INSTRUCTIONS TO FOLLOW: Give only the number of lines in the entries below that contain the string "sand". Case counts.

STORED ROWS:
────────────────────
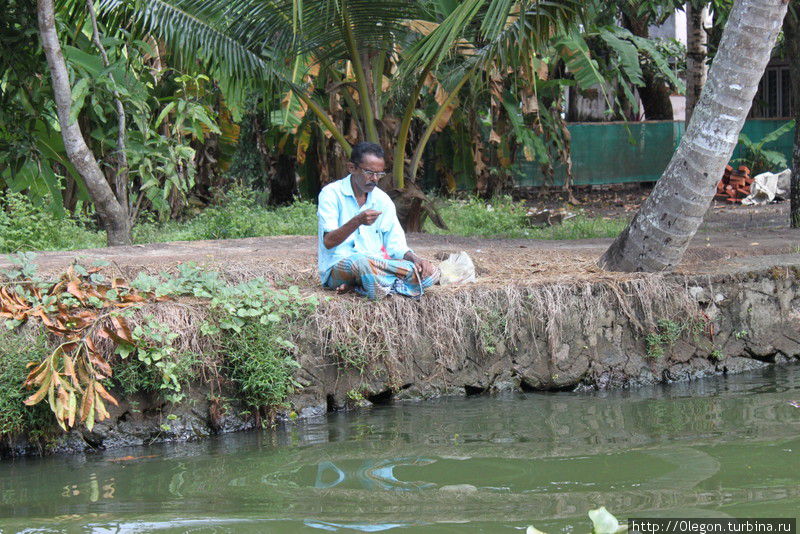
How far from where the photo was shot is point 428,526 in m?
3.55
────────────────────
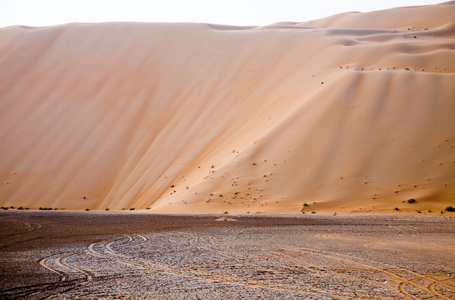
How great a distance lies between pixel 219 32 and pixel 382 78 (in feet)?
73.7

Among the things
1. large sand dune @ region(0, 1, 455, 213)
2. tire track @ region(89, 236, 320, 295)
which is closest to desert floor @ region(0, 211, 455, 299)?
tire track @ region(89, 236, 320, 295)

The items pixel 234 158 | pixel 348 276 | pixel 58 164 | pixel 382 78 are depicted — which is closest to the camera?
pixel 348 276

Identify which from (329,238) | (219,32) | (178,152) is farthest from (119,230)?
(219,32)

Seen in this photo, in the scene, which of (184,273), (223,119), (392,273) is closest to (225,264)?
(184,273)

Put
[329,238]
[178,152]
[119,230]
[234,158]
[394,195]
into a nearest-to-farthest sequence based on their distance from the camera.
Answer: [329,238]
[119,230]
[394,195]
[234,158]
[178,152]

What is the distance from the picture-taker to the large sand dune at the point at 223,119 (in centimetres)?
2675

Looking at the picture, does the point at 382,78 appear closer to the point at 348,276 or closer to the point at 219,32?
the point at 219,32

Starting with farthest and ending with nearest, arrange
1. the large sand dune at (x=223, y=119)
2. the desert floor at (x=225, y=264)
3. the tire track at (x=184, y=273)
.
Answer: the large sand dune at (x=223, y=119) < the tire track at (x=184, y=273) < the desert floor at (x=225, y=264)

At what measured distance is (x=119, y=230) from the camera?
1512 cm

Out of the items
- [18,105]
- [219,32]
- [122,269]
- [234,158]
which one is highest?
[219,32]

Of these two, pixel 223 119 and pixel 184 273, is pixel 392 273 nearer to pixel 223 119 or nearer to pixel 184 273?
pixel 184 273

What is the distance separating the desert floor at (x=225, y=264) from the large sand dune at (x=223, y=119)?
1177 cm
────────────────────
THE REPLY: 5